Dans les carrières de ce type, la transition au monde du travail se fait de manière différenciée selon les domaines professionnels. Toutefois, les expériences de travail semblent s’enchaîner et s’accumuler de façon continue et plus ou moins cohérente jusqu’à l’obtention d’un poste stable. Certains jeunes Français qui se dirigent vers l’enseignement admettent avoir vécu le CAPES péniblement et que l’expérience du séjour à l’étranger l’année précédente ne fut pas étrangère à leurs difficultés.

‘« Oui! Le CAPES d’histoire! Et ça a été horrible, ça a été une année très difficile. Parce que sortir d’une année, d’une année insouciante, en fait, peut-être la seule année un peu insouciante et de me replonger dans quelque chose de très scolaire avec beaucoup de stress, moi je suis quelqu’un d’assez stressé de nature, surtout pour les études, et puis des rivalités… parce que c’est un concours. Là, ça n’a vraiment pas été facile. Surtout, me remettre au boulot, quoi » (Anne-Marie, 28 ans, Française).’

Parmi les quatre enquêtés qui ont préparé le CAPES à leur retour de l’étranger, deux l’ont repris trois fois et les deux autres ont abandonné leurs aspirations à devenir enseignant au bout de deux échecs 240 . Les jeunes concernés vivent cette période comme une épreuve –« après il y a une sorte de psychose et de syndrome de l’échec qui s’installent en soi » (Stéphane, 27 ans, Français) – jusqu’à ce que, pour ceux qui se rendent jusqu’au bout, ils soient enfin reçus. Au moment où nous l’avons rencontrée, la jeune femme citée à l’instant venait d’expérimenter sa première année en tant qu’enseignante et disait « adorer » son métier.

D’autres jeunes inscrits dans d’autres domaines de formation cumulent des stages et des contrats à durée déterminée pendant quelques mois, mais ces expériences sont ordonnées autour d’un engagement professionnel relativement bien défini. Les connaissances et les compétences acquises ne sont pas dispersées, elles présentent une certaine continuité et finissent par obtenir une sanction positive sur les marchés du travail. Dans certains cas, la transition se fait progressivement, du stage de formation au poste permanent, en passant par le contrat à durée déterminée.

Dans les domaines où la conjoncture économique offre des débouchés professionnels et pour ceux des enquêtés qui possèdent des diplômes de haut niveau, les démarches de recherche d’emploi paraissent si bien aller de soi que certains sont embauchés avant même la fin de leur période de formation.
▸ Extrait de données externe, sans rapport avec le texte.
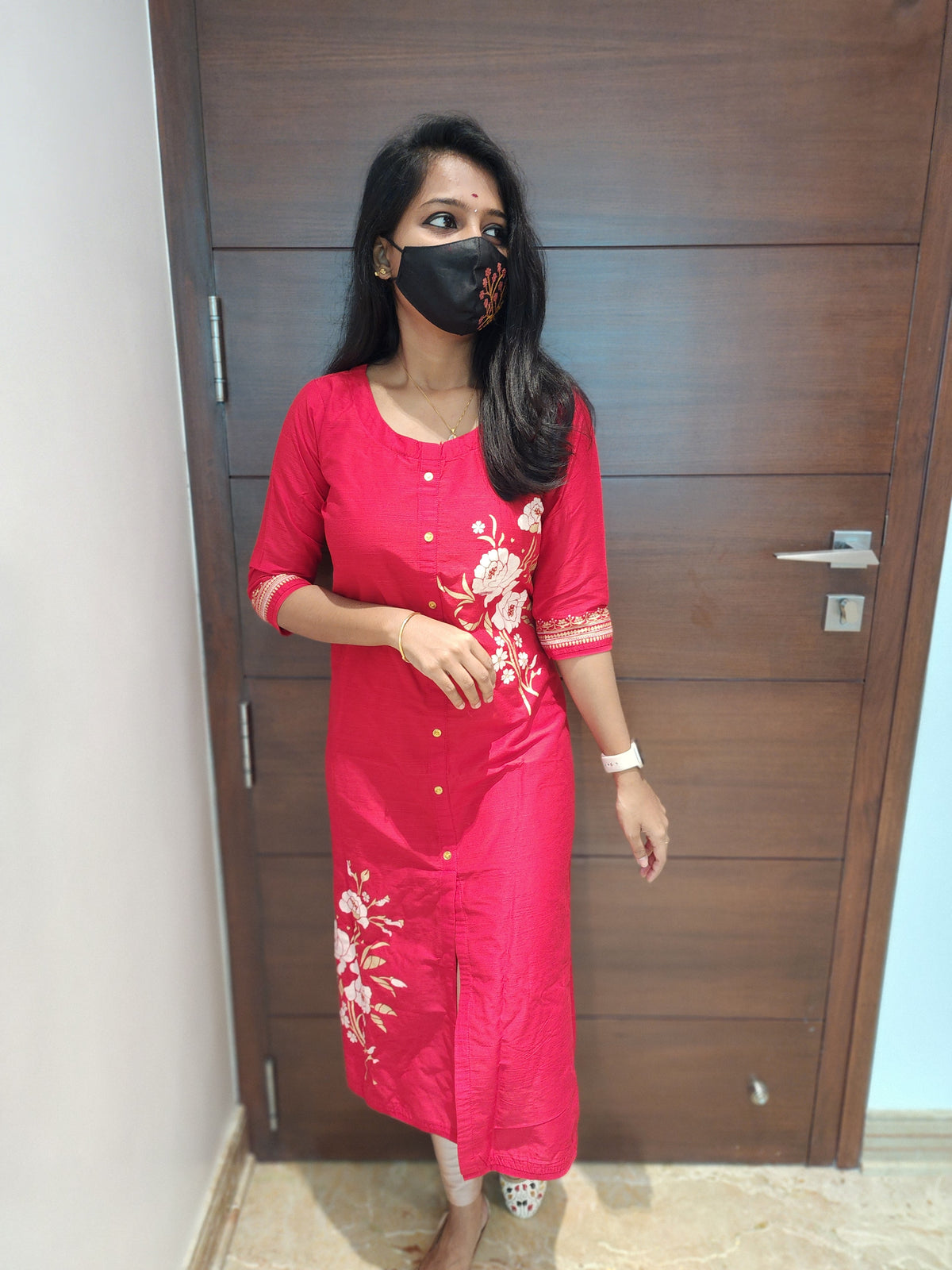 Casual wear Kurti (4122)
C’est le cas de cette Québécoise en doctorat d’économie aux États-Unis, laquelle rentre au Québec avec une offre d’emploi en poche.

‘« Le milieu de l’économie, l’économie c’est très rationnel. Il y a un marché. Il y a la demande et l’offre. Il y a eu des conférences en janvier où tout le monde va. Tous les employeurs, les chercheurs. Les universités canadiennes y vont, les universités étrangères y vont… Ça change à chaque année. Donc c’est un système très organisé, ce qui fait que tout le monde sait que c’est à partir de telle date que les annonces vont sortir, il y a un site Web où toutes les annonces sortent. Toutes les annonces sont à peu près toutes à la même date de clôture pour fermer les dossiers, à peu près toute à la même date ils vont t’appeler pour te convoquer en entrevue et tu sais que ça va être à telle date les entrevues. C’est super organisé. Et puis, c’est sûr que c’est beaucoup de l’emploi académique mais il y a beaucoup d’autres employeurs qui y vont. Des grosses firmes de consultants qui y vont… c’est vraiment gros. J’ai donc passé à travers le processus » (Justine, 31 ans, Québécoise).’

En somme, les jeunes en carrière unispatiale d’insertion professionnelle arrivent assez tôt, dans leur processus de socialisation professionnelle, à privilégier une activité principale. Les engagements dans d’autres espaces sociaux et spatiaux occupent une place secondaire ou sont étroitement liés à cette activité principale, ce qui facilite la transposition des savoirs et des compétences. Dans ce cadre, l’expérience d’études à l’étranger constitue une stratégie d’accumulation des rôles et des ressources en vue de faciliter l’insertion professionnelle.

Notes
240.

Comme la préparation du CAPES s’échelonne sur une année, cela signifie que ces jeunes ont consacré trois ans à ce concours.